Confused, he asked, “Why? Not that I’m not grateful.” He stood and approached, eager for an embrace, but a fleck of grey caught his eye. A demon perched on her shoulder: the demon-Rayne with pretty brown curls and a UEC jumpsuit and a matching smile. It mocked him, making a kissy face, and then fell over backwards, dead.
Rayne furrowed her brow, watching him. “I thought all the commotion and the klaxons might have been … difficult for you.”
Gal turned, impossibly, from his starship quarters to the bunker on Earth.
He was hallucinating, that much was clear. Was he on a ruined freightship with his beloved Rayne? Was he on a warship protecting Cornelius? Was he on Earth with Aaron preparing for a raid?

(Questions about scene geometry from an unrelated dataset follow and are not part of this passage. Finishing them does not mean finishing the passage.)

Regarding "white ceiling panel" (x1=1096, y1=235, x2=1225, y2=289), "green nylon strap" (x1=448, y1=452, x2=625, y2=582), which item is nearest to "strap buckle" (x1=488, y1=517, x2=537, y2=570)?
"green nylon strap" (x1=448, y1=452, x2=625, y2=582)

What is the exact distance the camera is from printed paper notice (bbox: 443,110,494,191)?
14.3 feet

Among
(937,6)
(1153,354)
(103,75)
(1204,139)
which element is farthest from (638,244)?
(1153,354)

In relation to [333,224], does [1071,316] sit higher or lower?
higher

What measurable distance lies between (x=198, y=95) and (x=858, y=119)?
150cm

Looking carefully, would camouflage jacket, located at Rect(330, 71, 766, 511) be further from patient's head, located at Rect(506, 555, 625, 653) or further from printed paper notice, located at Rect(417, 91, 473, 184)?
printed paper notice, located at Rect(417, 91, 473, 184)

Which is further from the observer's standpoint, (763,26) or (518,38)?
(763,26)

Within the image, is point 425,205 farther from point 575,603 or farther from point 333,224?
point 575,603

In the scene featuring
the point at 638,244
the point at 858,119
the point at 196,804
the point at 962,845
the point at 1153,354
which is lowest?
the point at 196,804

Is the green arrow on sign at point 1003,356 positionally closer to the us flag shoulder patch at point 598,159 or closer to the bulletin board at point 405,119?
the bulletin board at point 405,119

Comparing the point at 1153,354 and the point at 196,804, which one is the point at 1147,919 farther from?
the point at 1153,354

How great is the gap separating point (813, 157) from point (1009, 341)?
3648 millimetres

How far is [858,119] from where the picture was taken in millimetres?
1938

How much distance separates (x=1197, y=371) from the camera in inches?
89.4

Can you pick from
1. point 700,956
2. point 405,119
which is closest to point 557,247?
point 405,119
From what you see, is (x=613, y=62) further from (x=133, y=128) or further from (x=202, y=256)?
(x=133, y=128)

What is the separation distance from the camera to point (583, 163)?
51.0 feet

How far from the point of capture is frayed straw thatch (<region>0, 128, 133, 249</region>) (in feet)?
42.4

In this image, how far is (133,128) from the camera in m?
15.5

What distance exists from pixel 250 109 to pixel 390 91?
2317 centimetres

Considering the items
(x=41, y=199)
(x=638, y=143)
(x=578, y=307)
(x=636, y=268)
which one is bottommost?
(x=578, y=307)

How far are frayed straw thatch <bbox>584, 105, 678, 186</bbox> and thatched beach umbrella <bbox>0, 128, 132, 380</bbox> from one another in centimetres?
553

Aaron shrugged, and Gal turned back to Rayne.
He called her name uncertainly.
“Yes, Gal?”
“What are you doing here?” He glanced behind him where Aaron organized supplies. He couldn’t tell her what he had been doing in the bunker. Not now, not ever. She would never understand.
As if to highlight it, she tugged at the open collar of her UEC jumpsuit. “So, you’re doing okay? The shuttle crash didn’t bother you?”
Shuttle crash? His eyebrows hooded darkly. Only his closest friends, the ones who had grown up with him on Indaer and travelled the same transport to the Academy, knew about his shuttle crashing over the forest preserve on Indaer, knew that it was what caused him to start questioning everything. How had Rayne found out? “I’m fine,” he said cautiously, curious to know what else she had learned. Could she, hope against hope, have come to join them?